Rejoicing on Juneteenth


A Reflection written by Executive Vice President of Diversity, Equity, Inclusion & Ministry, Janai Downs 

When the pandemic hit March 2020, churches made the tough decision to close their doors to keep congregants safe from the coronavirus. This closure sustained, for many churches, for the remainder of 2020 and all of 2021. At many Black churches, it seemed fitting to reopen the doors for Watch Night Services on the eve of 2022. Watch Night Services are unique to the Black church. They are usually a couple hours long, designed very similarly to the Sunday morning worship experience with exhortation, singing, praying, and the preached Word, only they are set to the latter part of the day, usually close to midnight and culminating with a countdown to midnight or midnight prayer.

The very first Watch Night Service was held on January 1, 1863 when Black people, enslaved and free, gathered in churches all across the country, awaiting the news of their freedom. At midnight, prayers were answered! Enslaved people had been freed by the Emancipation Proclamation, signed by President Lincoln. Those who were enslaved “shall be then, thenceforward, and forever free.” However, it didn’t apply to certain areas such as Texas, which left the Union and joined the Confederacy during the Civil War. Nearly two and a half years later, on June 19, 1865, two months after the Civil War ended, Major General Gordon Granger rode into Galveston, Texas with a decree to free enslaved people. “The people of Texas are informed that, in accordance with a proclamation from the Executive of the United States, all slaves are free.” Freedom finally came to more than 250,000 enslaved Black people.

It’s important to note the significance of this decree as we consider what slavery in America was.

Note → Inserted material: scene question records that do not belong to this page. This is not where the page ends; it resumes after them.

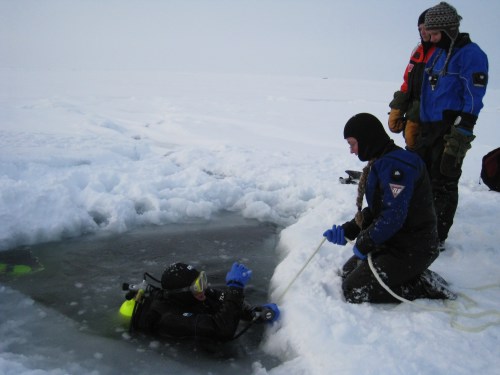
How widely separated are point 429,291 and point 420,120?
1643 mm

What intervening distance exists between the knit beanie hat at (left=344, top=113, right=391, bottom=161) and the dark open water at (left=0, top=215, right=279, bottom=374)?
5.15 ft

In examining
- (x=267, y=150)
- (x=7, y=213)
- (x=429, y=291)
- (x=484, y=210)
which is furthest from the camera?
(x=267, y=150)

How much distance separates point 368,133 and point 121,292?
2.44 metres

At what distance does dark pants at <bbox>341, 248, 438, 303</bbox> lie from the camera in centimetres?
284

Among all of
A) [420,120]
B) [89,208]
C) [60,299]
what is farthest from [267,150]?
[60,299]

The trans-Atlantic slave trade began as early as the 15th century. The first slave ship came into Jamestown, Virginia in 1619. This was not a cruise ship of vacationing Black people coming to tour the new world, but instead, a horrific journey of human beings taken captive, shackled, overheating, thirsty, starving, and brutally beaten. Those that survived were sold and exploited into a system of slavery that was commercialized, racialized, and inherited. Slavery was not work for a little less pay. Slavery was a nightmare that has haunted Black lives for generations. That system persisted to the detriment of Black people, and for the protection and prosperity of White people. Mum Bett, later known as Elizabeth Freeman, an enslaved Black woman who sued for her freedom and won, helps us to grasp the horrors of slavery. “If one minute’s freedom had been offered to me, and I had been told I must die at the end of that minute, I would have taken it.”

Imagine, then, what it must have been like for those that attended that first Watch Night service in 1863, to be finally freed from this unlivable horror. Imagine, still, what it must have been like for 250,000 enslaved Black souls in Texas to endure the horror beyond the initial decree and be finally freed two and a half years later.

Juneteenth has since been celebrated with rejoicing, with singing, with dancing, with parades, festivals, cookouts, marches, picnics, and readings.

The name Juneteenth is a combination of June and Nineteenth, and is celebrated annually on June 19, the anniversary of the day the last of the slaves were finally and officially set free. Last year, days before Juneteenth in 2021, President Biden signed a bill to recognize Juneteenth as the 11th federal holiday, making it the first new federal holiday since 1983 when Martin Luther King Jr. Day was established. Since it falls on a Sunday this year, the holiday will be observed on Monday, June 20.

I invite you to observe this day by imagining, reflecting, and then rejoicing in freedom for all.